Face à un contexte mondial inédit, la Tunisie se retrouve aujourd’hui devant un défi qu’elle devrait relever. Ce défi étant d’assurer le relèvement économique et la création de la richesse. A cet effet, des réformes économiques doivent être instaurées afin de renouer avec la croissance et sortir de cette crise économique et sociale à peu de frais.
Déjà fragilisées depuis 2011, nos PME tunisiennes ont beaucoup pâti de la survenue de la crise sanitaire et de l’impact du confinement décidé lors de la première vague, en Tunisie et au sein de ses principaux partenaires commerciaux, à savoir la France et l’Italie.
Aujourd’hui, plus de 5 000 entreprises rencontrent des difficultés que ce soit endogènes pour manque de liquidité permettant d’assurer le financement de leurs besoins d’exploitation, ou exogènes pour des difficultés d’écoulement de leurs produits et de recouvrement de leurs créances.

Données fournies:
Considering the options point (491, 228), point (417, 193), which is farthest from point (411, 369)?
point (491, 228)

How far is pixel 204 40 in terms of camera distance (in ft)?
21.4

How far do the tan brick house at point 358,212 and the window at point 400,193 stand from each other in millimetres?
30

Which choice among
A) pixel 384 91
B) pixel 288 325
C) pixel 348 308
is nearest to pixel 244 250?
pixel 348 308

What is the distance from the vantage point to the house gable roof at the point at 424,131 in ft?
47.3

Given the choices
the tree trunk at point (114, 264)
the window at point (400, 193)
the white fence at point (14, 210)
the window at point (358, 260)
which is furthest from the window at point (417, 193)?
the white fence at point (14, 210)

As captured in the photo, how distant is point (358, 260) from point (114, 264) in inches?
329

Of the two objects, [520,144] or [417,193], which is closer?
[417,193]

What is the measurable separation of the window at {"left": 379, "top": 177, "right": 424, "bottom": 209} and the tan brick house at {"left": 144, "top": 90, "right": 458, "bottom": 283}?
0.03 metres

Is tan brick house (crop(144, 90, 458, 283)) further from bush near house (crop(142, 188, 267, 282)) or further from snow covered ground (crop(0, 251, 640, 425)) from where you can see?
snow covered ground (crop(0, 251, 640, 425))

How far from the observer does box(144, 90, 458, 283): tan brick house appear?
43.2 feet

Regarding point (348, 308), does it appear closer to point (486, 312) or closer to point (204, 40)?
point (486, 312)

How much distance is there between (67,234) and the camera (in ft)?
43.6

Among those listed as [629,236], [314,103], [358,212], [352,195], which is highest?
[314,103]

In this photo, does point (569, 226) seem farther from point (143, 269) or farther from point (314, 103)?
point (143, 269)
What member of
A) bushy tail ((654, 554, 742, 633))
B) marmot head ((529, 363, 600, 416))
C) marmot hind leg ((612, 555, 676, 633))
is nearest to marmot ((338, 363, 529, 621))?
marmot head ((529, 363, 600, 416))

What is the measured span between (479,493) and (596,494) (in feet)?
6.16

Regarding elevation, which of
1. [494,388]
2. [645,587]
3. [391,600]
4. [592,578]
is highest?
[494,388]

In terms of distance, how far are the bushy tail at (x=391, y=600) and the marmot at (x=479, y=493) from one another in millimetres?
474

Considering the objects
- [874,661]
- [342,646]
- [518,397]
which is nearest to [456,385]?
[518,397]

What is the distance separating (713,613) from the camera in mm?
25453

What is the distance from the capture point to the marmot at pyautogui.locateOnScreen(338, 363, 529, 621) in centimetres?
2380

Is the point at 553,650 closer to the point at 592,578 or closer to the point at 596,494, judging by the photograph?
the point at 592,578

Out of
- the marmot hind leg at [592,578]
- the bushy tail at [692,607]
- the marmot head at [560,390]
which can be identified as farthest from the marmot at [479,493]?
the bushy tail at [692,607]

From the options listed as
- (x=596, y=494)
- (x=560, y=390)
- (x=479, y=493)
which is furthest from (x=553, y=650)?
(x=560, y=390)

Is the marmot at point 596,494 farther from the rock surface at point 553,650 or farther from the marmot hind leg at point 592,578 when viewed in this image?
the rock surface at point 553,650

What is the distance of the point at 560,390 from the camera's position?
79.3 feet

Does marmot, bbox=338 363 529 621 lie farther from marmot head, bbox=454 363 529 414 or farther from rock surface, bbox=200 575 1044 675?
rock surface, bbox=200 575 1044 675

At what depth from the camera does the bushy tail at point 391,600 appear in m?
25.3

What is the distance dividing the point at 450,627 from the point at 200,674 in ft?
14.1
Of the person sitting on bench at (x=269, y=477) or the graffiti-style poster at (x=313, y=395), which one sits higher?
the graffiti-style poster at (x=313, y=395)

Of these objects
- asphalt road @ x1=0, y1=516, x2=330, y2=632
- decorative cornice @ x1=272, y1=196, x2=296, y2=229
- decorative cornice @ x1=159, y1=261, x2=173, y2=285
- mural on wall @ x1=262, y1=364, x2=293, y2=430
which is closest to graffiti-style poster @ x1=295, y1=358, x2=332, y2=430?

À faire:
• a. D'après le texte sur l'économie tunisienne, combien d'entreprises rencontrent aujourd'hui des difficultés ?
• b. Relevez tous les pays nommés dans le texte sur l'économie tunisienne.
• c. Poursuivez le texte sur l'économie tunisienne après sa dernière phrase.

Résultats de l'exercice:
• a. Plus de 5 000 entreprises.

• b. La Tunisie, la France, l'Italie

• c.
Compte tenu des contraintes qui pèsent sur le budget de l’Etat, le financement de la relance économique en général, et des PME en particulier, nécessite le déploiement de ressources et d’efforts conséquents.
Sur le plan macroéconomique, l’Etat est appelé à entreprendre un assainissement de fond en comble au niveau des entreprises publiques. Principalement auprès de celles qui opèrent dans des secteurs stratégiques. Comme le phosphate et le pétrole. Ces entreprises qui devraient normalement être créatrices de richesse pour notre économie, grâce à leurs recettes en devises et à leur contribution au maintien de l’employabilité de leur personnel, constituent aujourd’hui un énorme fardeau pour l’Etat et pour les finances publiques.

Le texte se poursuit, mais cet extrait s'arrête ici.